Overlap Add and Overlap Save Method

Overlap Add and Overlap Save Method are two methods which are helpful for finding discrete convolution of a very long input signal.

In Overlap Add Method, we use linear convolution and in Overlap Save Method we use circular convolution. F.F.T algorithm is used for computing the convolution.

Overlap Add and Overlap Save Method are known as block processing techniques because the input sequence is divided into different blocks and each block is processed separately.
These methods are suitable for processing of real time. 

Fast Fourier Transform

Fast Fourier Transform is implemented where fast response is required. F.F.T is fast implementation of D.F.T. In F.F.T then number of computations are reduced as a result it is computationally faster than D.F.T.

In this experiment, we computed the F.F.T of signals having N=4 and N=8.
Radix-2 algorithm is used for computing F.F.T of an input signal i.e the input signal must 2^N points. To achieve this zero padding of the input signal is done. The input and output sequence in radix-2 F.F.T algorithm is in bit reverse manner.

We also calculated the number of computations required to calculate the F.F.T of a given signal and thus verified that F.F.T is computationally faster than D.F.T. 

Discrete Fourier Transform

Discrete Fourier Transform (D.F.T) is the transform that deals with a finite discrete-time signal and a discrete number of frequencies. It is the frequency sampled version of D.T.F.T (Discrete Time Fourier Transform). D.F.T gives N coefficient values in frequency domain and it's spectrum is discrete.

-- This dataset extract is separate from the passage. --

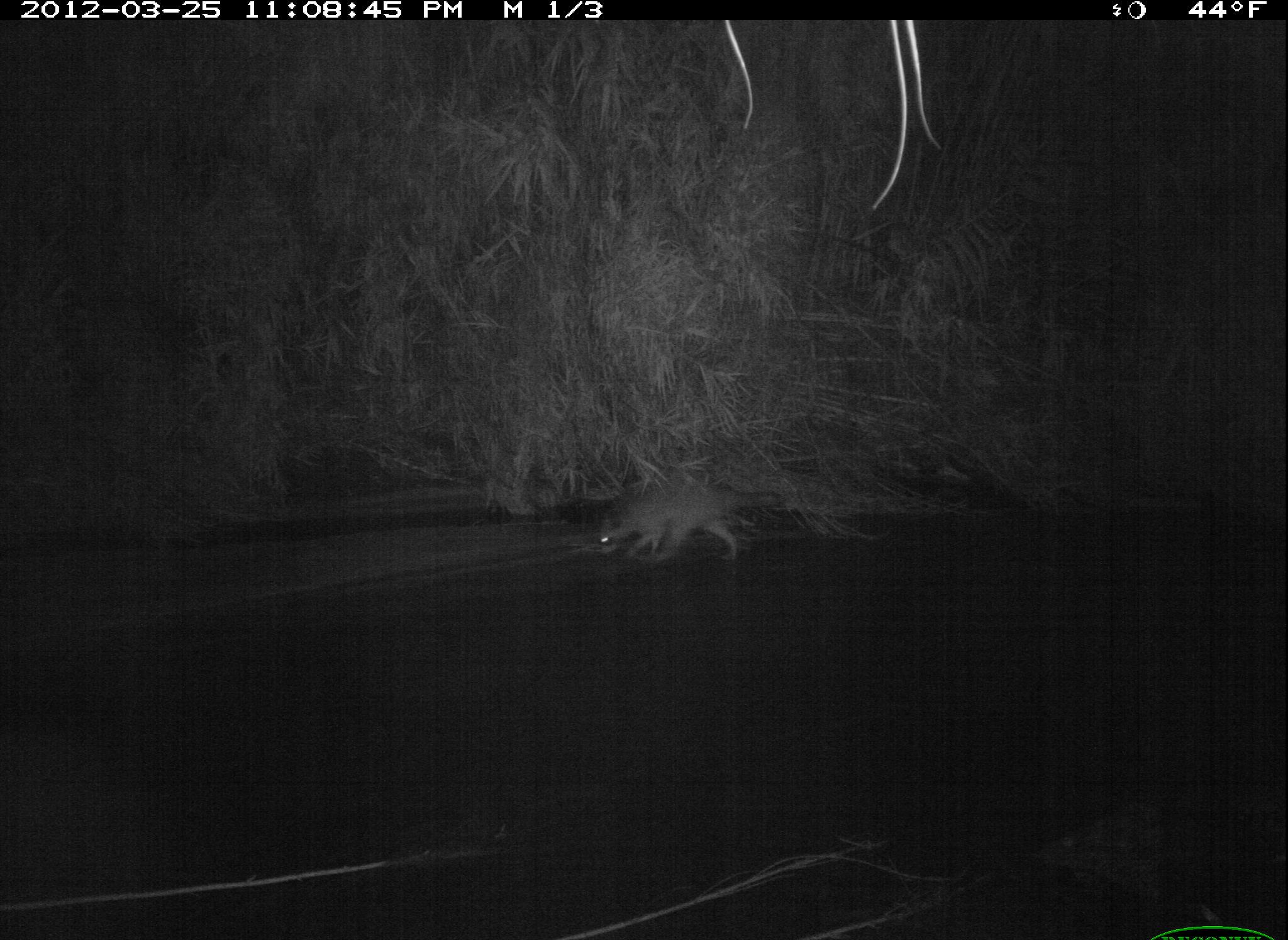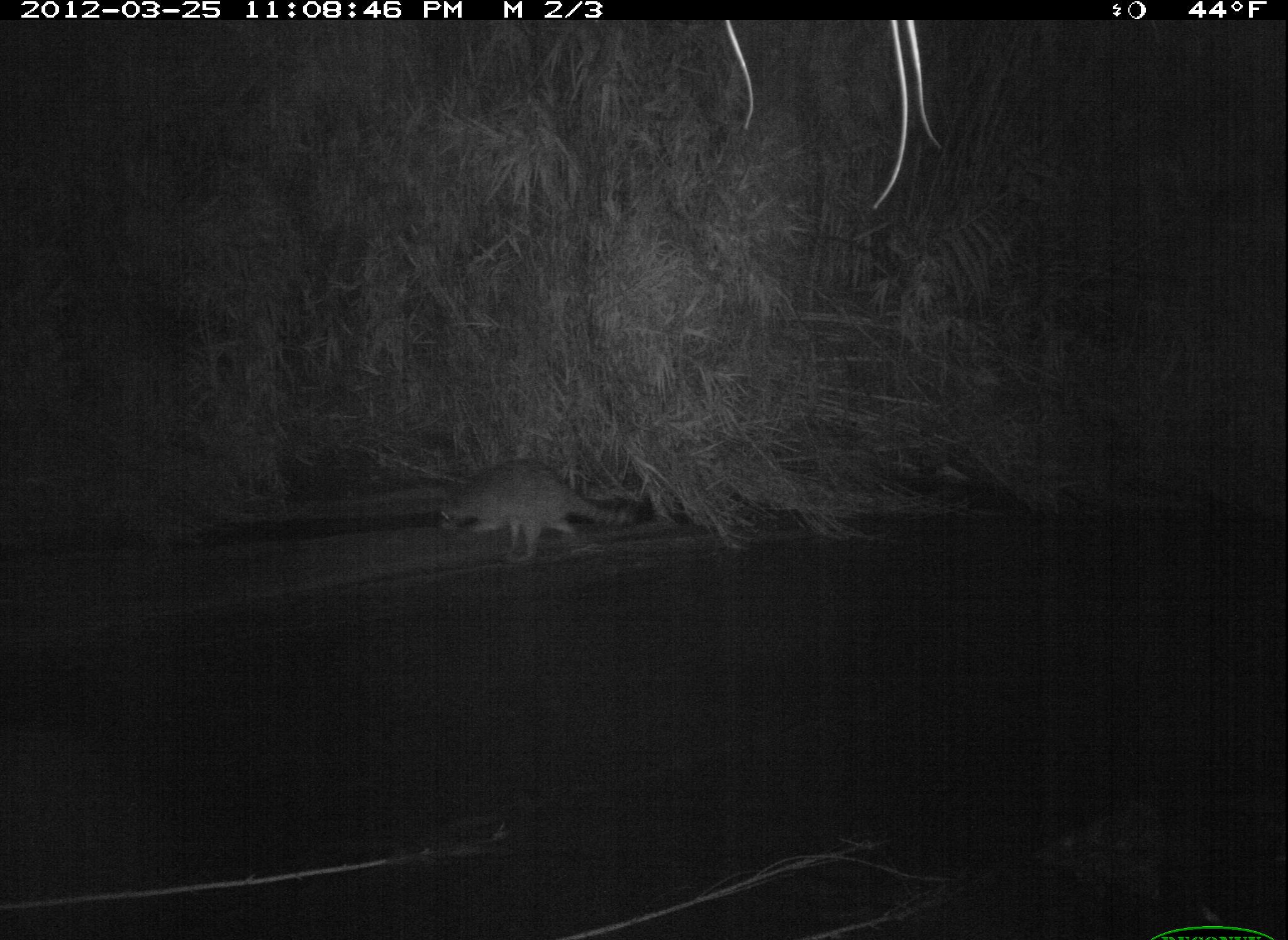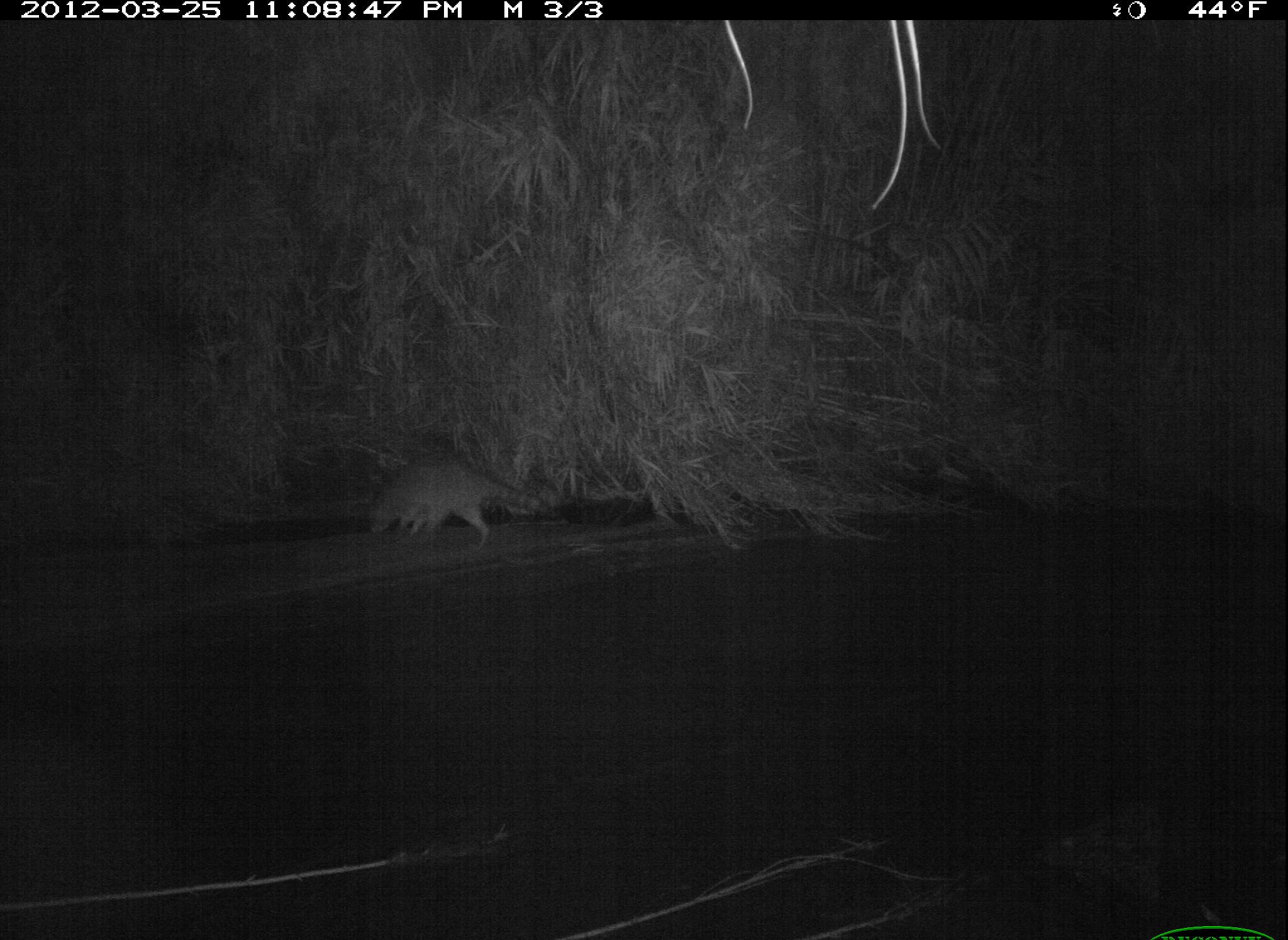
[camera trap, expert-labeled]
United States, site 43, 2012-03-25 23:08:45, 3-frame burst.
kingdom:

In this experiment, we have performed D.F.T over signals of length N=4 and N=8 using C programming. We also determined the number of computations required to find the D.F.T of a signal. Thus we can conclude that D.F.T is computationally slow.

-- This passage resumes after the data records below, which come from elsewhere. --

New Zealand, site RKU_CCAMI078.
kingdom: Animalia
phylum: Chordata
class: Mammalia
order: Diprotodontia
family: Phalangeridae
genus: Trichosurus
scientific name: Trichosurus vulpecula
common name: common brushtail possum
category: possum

Convolution and Correlation

Convolution is used to find the response i.e output of an L.T.I system. In this experiment we have executed a program which computes the convolution of two signals. Thus we have verified the theoretical  results of the convolution using C program.

Correlation helps in finding the degree of similarity between two signals. After implementing the code for computing correlation we can conclude that auto correlation is an even signal and auto-correlation and cross-correlation of delayed signal is same as auto-correlation of original input signal.

Thus implementing the theoretical mathematical concepts using C programming helped in revising the programming concepts of C language.